At stress, the increase in lung volume causes dilation of the diaphragm and a downward shift of the heart. Therefore, when a rest CTAC is used to correct the stress study, a large portion of the diaphragm is present in the transaxial slices of the inferior portion of the myocardium. This results in an overcorrection of the attenuation in those planes and an artificially high activity concentration in the emission study. Most often, the data are scaled for display to the hottest regions, which can lead to the lateral or superior regions appearing decreased (Fig. 23-24).

FIGURE 23-24 An ⁸²Rb rest and adenosine stress perfusion study using a resting CT image for attenuation correction. The short biologic half-time of adenosine does not permit collection of a second CT image at peak stress. There is potential for an image artifact in this case because the lung volume in the stress state is typically larger than at rest. The result is a lower diaphragm position in the stress emission compared with that in the rest CT image, causing overcorrection in the inferior wall of the myocardium.

KEY POINTS

Cardiac PET/CT imaging presents more challenges than whole-body PET/CT because of the beating heart, respiratory cycle, and need to stress the patient.

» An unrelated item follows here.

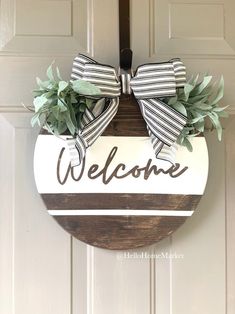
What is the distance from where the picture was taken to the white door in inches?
32.2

Mismatch between the positions of organs during the CT and PET data acquisitions is the main source of image artifacts.

Mismatch can be minimized by protocol selection but in the end requires software alignment for optimal imaging.

Rubidium acts like a microsphere for monitoring of myocardial blood flow.

Rubidium emits a prompt gamma that will lead to false-positive study results if it is not properly handled in three-dimensional PET image reconstruction.

Myocardial viability can be assessed with FDG.